Мишель. Нет, какая свинья, а? Как он ее назвал?

Вероника. Тотошка.

Мишель. Тотошка…. Тотошка блевала на Кокошку.

Вероника. Тотошка! (Оба хохочут).

Ален(входя с феном в руке). Да, Тотошка — ее домашнее прозвище.

Вероника. Ох… Простите, я не хотела вас обидеть. Мы ведь тоже наедине так шутим друг с другом, да, Мишель? Еще и не так, да?

Ален. Вам, кажется, был нужен фен?

Вероника. Спасибо.

Мишель. Спасибо. (Берет фен). А я ее знаешь как называю? Пампуська. Типа булочка. По-моему, еще смешней. (Мишель включает фен и сушит страницы, Вероника проглаживает свой альбом утюгом). Ровней, ровней!

Вероника(перекрикивая шум фена).

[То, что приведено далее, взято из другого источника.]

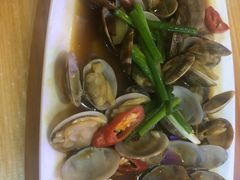 -鑫阿强海鲜大排档·老厦门特色菜(中山路店)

Как там наша бедняжка, лучше?

Ален. Лучше.

Вероника. Я была с ней немного резковата.

Ален. Ничего.

Вероника. Попрекнула ее этим каталогом, просто ужас.

Мишель. Страницу переверни. Аккуратней, аккуратней.

Ален. Порвете.

Вероника. Да, точно. Хватит, Мишель, уже сухо. Понимаете, к некоторым вещам до смешного привязываешься, хотя чаще всего уже и не помнишь, почему.

Мишель закрывает каталог и накладывает сверху в качестве пресса гору других книг; досушивает Фудзияму и «Тундру».

Мишель. Ну, порядок. Как новые. А откуда взялась это прозвище — Тотошка?

Ален. «Элли и Тотошка против Урфина Джюса». Из мультика.

Мишель. Знаю, знаю! Мы в город изумрудный идем дорогой трудной! А у нас это…после медового месяца. Идиотизм (смеется).